58. A method of making a vacuum insulating panel comprising a first glass substrate; a second glass substrate; a plurality of spacers provided in a gap between at least the first and second glass substrates; and a seal provided at least partially between at least the first and second substrates, the seal comprising a ceramic first seal layer; the method comprising: providing a material for the first seal layer on at least one of the glass substrates in a form of a paste, the paste comprising a solvent and a binder and comprising at least 50,000 ppm carbon; heating the material for the first seal layer in at least one step in order to substantially remove the solvent and substantially decompose the binder so that after said heating the material for the first seal layer comprises from about 5 to 43 ppm carbon; using a laser to heat the material for first seal layer comprising from about 5 to 43 ppm carbon to form the seal provided at least partially between at least the first and second substrates, so that after using the laser to form the seal the first seal layer comprises no more than about 40 ppm carbon, the first seal layer having a melting point of no greater than about 450 degrees C; and after forming the seal, evacuating the gap between at least the first and second glass substrates to pressure less than atmospheric pressure.
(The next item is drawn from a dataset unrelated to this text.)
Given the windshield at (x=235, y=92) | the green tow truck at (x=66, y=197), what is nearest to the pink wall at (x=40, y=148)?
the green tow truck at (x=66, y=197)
59. The method of claim 58, wherein said heating of the material for the first seal layer in at least one step in order to substantially remove the solvent and substantially decompose the binder comprises multiple spaced apart heating steps.

60. The method of any of claims 58-59, wherein the paste comprises from about 50,000 to 250,000 ppm carbon.

61. The method of any of claims 58-59, wherein the paste comprises from about 100,000 to 200,000 ppm carbon.

62. The method of any of claims 58-61, wherein the first seal layer comprises from about 20-80 wt.% tellurium oxide, the tellurium oxide comprising TeO4 and TeO₃, and wherein the first seal layer comprises more TeO₃ than TeO₄ by wt.%.

63. The method of any of claims 58-62, wherein the binder and/or the solvent comprises at least one of: polyalkylene carbonate, polypropylene (PP) carbonate, ethyl cellulose, methyl cellulose, and hydroxypropyl methyl cellulose.